Why Provenance Matters

  • Reproducibility - Recreate exact processing conditions
  • Transparency - Understand how results were generated
  • Debugging - Trace unexpected results to their source
  • Scholarly citation - Document analytical methodology

PROV-O Concepts

OntExtract uses the PROV-O entity-activity-agent model:

Concept Description Examples in OntExtract
Entity Artifacts created or modified Documents, text segments, extracted entities
Activity Processes that generate entities Segmentation, entity extraction, embedding generation
Agent Actors responsible for activities Users, NLP tools (spaCy 3.8.11), LLM orchestrator

PROV-O Relationships

Four relationships enable workflow reconstruction:

Relationship Meaning Example
wasDerivedFrom Links artifacts to source documents Text segment derived from uploaded PDF
wasGeneratedBy Connects artifacts to generating processes Entities generated by extraction activity
used Records which entities were consumed Segmentation used the original document
wasAssociatedWith Maps operations to tool versions Extraction associated with spaCy 3.8.11

Provenance Timeline

Access the provenance timeline at Provenance > Timeline to view a chronological audit trail of all activities.

Provenance Timeline

Filtering the Timeline

Filter provenance records by:

  • Experiment - Show only activities for a specific experiment
  • Document - Show activities related to a document family
  • Term - Filter by anchor term
  • Activity type - Filter by operation type

Activity Types

Activity Type Description
document_upload Initial document upload
text_extraction Text extracted from PDF/document
document_segmentation Document split into segments
embedding_generation Vector embeddings created
entity_extraction Named entities identified
temporal_extraction Dates and periods extracted
definition_extraction Concept definitions located
orchestration_run LLM orchestration workflow
tool_execution Individual tool execution

Document Versioning

OntExtract preserves original documents unchanged.

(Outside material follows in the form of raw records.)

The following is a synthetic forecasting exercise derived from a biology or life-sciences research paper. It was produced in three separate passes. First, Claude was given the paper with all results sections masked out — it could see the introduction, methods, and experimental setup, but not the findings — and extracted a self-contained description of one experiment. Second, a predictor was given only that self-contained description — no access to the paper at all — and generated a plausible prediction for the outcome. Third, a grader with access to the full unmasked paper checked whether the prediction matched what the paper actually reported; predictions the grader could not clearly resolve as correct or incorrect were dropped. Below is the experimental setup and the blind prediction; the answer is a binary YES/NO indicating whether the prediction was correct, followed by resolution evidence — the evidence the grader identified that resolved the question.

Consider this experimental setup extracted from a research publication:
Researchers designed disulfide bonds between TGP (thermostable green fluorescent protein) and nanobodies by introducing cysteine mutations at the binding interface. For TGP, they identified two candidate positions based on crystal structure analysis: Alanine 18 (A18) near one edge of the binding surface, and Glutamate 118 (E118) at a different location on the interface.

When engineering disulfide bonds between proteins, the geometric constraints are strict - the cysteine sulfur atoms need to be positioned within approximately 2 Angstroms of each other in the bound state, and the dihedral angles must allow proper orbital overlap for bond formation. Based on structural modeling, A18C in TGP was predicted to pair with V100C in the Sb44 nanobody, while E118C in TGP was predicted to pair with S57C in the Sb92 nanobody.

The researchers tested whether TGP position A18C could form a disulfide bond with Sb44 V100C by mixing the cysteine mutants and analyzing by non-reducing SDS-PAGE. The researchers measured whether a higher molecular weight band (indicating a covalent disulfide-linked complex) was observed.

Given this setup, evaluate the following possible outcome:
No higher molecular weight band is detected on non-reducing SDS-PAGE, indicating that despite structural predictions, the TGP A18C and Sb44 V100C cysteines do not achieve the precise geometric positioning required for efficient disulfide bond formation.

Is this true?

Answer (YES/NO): NO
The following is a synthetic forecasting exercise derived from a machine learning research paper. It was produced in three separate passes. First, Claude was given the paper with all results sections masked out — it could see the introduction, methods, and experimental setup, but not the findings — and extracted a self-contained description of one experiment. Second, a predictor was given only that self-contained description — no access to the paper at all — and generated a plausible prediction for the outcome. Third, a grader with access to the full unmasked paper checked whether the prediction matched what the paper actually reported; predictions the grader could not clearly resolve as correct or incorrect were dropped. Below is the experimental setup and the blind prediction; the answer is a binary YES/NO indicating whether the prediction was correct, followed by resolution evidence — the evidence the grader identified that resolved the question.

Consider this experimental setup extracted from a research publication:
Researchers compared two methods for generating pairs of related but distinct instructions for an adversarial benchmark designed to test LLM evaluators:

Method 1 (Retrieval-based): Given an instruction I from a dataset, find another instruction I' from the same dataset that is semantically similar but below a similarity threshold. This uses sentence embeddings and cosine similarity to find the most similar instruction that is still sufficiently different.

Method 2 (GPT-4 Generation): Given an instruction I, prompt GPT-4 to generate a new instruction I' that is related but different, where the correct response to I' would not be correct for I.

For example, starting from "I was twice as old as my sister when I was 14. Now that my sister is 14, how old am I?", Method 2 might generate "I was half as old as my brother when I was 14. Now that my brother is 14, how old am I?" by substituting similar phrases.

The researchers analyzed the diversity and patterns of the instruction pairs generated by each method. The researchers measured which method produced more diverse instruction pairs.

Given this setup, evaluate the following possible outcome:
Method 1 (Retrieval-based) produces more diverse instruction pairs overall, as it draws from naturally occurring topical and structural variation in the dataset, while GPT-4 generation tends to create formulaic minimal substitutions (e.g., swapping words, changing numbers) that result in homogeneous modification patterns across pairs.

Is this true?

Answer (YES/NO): YES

Processing creates new document versions linked through provenance.

Version Types

Type Description
original The initially uploaded document (v1)
processed Result of processing operations
experimental Created within an experiment context
composite Merged or combined from multiple sources

Document Selection in Experiments

When creating new experiments, only original (v1) documents appear in the selection dropdown. This ensures experiments start with clean source materials. To use a processed version, reference the original experiment that created it.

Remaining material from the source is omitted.